Read the data and repeat it in full, exactly.

Recorded data:
START

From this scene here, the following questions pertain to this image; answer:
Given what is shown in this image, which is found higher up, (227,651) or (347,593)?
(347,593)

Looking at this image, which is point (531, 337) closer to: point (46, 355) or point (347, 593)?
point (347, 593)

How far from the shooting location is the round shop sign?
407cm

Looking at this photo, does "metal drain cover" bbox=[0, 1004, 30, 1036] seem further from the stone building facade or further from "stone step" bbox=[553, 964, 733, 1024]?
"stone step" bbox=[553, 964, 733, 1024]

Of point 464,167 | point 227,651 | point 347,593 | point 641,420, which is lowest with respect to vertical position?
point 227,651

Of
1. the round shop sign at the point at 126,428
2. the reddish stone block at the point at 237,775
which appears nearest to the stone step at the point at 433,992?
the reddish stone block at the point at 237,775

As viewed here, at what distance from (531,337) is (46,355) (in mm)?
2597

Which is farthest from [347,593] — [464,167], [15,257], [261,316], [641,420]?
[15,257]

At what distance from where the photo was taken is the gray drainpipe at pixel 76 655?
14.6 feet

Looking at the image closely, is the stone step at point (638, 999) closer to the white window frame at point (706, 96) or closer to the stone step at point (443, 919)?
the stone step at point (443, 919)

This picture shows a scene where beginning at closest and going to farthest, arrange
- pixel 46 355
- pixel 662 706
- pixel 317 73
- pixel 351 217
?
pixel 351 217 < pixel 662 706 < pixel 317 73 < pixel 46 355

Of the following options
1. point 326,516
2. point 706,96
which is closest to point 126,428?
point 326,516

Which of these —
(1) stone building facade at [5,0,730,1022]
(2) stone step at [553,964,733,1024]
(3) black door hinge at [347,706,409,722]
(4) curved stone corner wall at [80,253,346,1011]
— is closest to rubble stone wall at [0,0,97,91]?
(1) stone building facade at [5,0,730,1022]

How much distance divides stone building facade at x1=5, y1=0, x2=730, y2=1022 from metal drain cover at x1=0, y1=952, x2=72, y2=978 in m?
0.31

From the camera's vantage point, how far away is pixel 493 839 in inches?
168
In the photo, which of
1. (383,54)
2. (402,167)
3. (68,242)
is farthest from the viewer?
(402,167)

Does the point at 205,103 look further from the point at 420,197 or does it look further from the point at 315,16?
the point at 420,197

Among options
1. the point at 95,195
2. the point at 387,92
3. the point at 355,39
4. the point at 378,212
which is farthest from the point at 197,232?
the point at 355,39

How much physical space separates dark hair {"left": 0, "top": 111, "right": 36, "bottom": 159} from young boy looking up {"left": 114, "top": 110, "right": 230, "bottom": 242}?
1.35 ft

END

Exercise output:
From this scene here, the following questions pertain to this image; answer:
Given what is shown in this image, which is found higher up, (227,651) or (347,593)?
(347,593)

Looking at this image, which is point (531, 337) closer to: point (46, 355) or point (347, 593)?
point (347, 593)

How far from the shooting location is the round shop sign?
407cm

Looking at this photo, does "metal drain cover" bbox=[0, 1004, 30, 1036] seem further from the stone building facade or further from "stone step" bbox=[553, 964, 733, 1024]?
"stone step" bbox=[553, 964, 733, 1024]

Of point 464,167 | point 227,651 | point 347,593 | point 641,420, which is lowest with respect to vertical position?
point 227,651

Of
1. the round shop sign at the point at 126,428
2. the reddish stone block at the point at 237,775
which appears nearest to the stone step at the point at 433,992?
the reddish stone block at the point at 237,775

As viewed here, at what distance from (531,337) is (46,355) (in mm)?
2597

Which is farthest from [347,593] — [464,167], [15,257], [261,316], [641,420]?
[15,257]

At what distance from where the photo was taken is the gray drainpipe at pixel 76 655?
14.6 feet

Looking at the image closely, is the stone step at point (638, 999) closer to the white window frame at point (706, 96) or closer to the stone step at point (443, 919)?
the stone step at point (443, 919)

This picture shows a scene where beginning at closest and going to farthest, arrange
- pixel 46 355
- pixel 662 706
- pixel 317 73
- pixel 351 217
?
pixel 351 217 < pixel 662 706 < pixel 317 73 < pixel 46 355

Of the following options
1. point 326,516
2. point 706,96
which is closest to point 126,428?
point 326,516

Which of these —
(1) stone building facade at [5,0,730,1022]
(2) stone step at [553,964,733,1024]
(3) black door hinge at [347,706,409,722]
(4) curved stone corner wall at [80,253,346,1011]
— is closest to rubble stone wall at [0,0,97,91]?
(1) stone building facade at [5,0,730,1022]

How much distance divides stone building facade at x1=5, y1=0, x2=730, y2=1022 from metal drain cover at x1=0, y1=952, x2=72, y2=978 in m?
0.31

From the camera's vantage point, how far away is pixel 493 839 in inches?
168
In the photo, which of
1. (383,54)
2. (402,167)
3. (68,242)
is farthest from the viewer?
(402,167)

Does the point at 205,103 look further from the point at 420,197 or does it look further from the point at 315,16?
the point at 420,197

Among options
1. the point at 95,195
2. the point at 387,92
3. the point at 355,39
4. the point at 378,212
which is farthest from the point at 197,232?
the point at 355,39

How much physical space separates dark hair {"left": 0, "top": 111, "right": 36, "bottom": 159} from young boy looking up {"left": 114, "top": 110, "right": 230, "bottom": 242}?
1.35 ft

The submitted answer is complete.